Electrical engineering students taking the department’s real-time systems laboratory course competed in their annual end-of-semester top gun car race on Wednesday.

By Abe Danaher | April 29, 2019

Sam Dauchert stood in front of five teams and a hoard of onlookers as a garnet and black race track snaked around his legs and circled the packed room. Dauchert, a doctoral student and the class’ instructor, raised his hands high, motioning three times for the room to quiet down. As raucous laughter shrunk to whispers, he laid out the rules for this year’s annual top gun car race

Each race would be a bump-style elimination race, he said. A bracket had already been scribbled on a white board at the far end of the room, showing multiple head-to-head races that would eventually end in a single champion. The goal for each team was simple: do not have your car go off the track, and do not let the other car catch up and bump you.

What happened in the next 30 minutes can be described in a single phrase – a whole ‘lotta fun. Win or lose, each of the five teams were just happy to see a semester of hard work, late nights and a lot of failures end in a success.

“Putting the car together and presenting it in front of a group like this, it was nerve-wracking, it was scary, but overall, it was fulfilling,” says Skyler Pittman, a student in the class whose car came in second place. “Even if it went into the wall, just being able to have that type of control over an electric object really made us feel good about ourselves.”

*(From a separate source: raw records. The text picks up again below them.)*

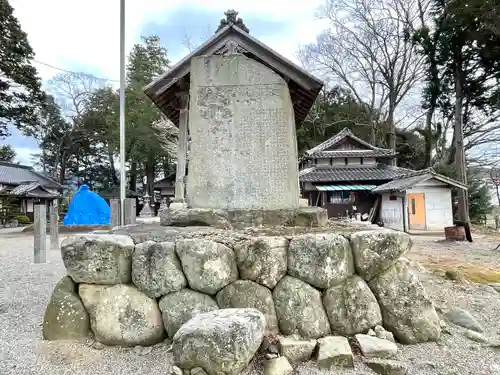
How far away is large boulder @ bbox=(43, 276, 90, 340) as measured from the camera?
A: 11.6ft

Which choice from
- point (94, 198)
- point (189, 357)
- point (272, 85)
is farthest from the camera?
point (94, 198)

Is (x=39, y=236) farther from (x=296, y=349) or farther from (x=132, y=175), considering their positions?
(x=132, y=175)

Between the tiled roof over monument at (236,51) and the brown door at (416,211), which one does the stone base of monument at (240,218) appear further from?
the brown door at (416,211)

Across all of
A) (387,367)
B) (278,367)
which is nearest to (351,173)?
(387,367)

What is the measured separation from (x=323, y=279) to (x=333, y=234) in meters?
0.51

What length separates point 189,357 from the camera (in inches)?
109

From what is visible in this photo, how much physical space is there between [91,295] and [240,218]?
2237 millimetres

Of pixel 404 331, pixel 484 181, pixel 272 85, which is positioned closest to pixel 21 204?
pixel 272 85

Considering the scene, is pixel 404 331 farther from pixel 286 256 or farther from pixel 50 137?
pixel 50 137

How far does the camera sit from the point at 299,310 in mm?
3523

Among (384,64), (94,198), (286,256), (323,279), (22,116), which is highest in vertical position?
(384,64)

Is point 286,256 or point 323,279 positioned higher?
point 286,256

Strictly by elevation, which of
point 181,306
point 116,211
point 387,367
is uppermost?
point 116,211

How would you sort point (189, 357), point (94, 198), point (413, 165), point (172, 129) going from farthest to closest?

Unlike most laboratory courses in the College of Engineering and Computing, each lab in the real-time systems course focused on a different but related collection of material, and built upon one another. The first lab focused on open-loop control, the second on creating the beginnings of an electrical system, and the third on creating a closed-loop control system that eventually became their car.

“What we did on day one matters on the last day,” says Dauchert, who has taught the class for three semesters. “If their open-loop system doesn’t work, then their closed-loop system won’t work. Essentially, if something breaks from the previous labs, they have to go back and fix that.”

The class was more in-depth and independent than labs earlier in the electrical engineering sequence, which according to Pittman, was “empowering” and has prepared him for next year’s senior design course. “It’s really up to you what you do,” he says. “What we do, we might not have been the smartest group, but we put in the work it took to at least come up with something decent.”

Even for the winning team, nothing came easy. “I found out that I have a love-hate relationship with the material,” says Fletcher Turner, a member of the first-place team. “I really do enjoy when something actually comes together and understanding how it works, but also I hate when it doesn’t work. But, that’s part of it I guess.”

Regardless of how far they advanced on the white board bracket, each team left Wednesday’s event content. Their many hours in the lab had built to all they really wanted: appreciation for their work by friends and professors, and a car that moved. In their eyes, anything on top of that was a victory.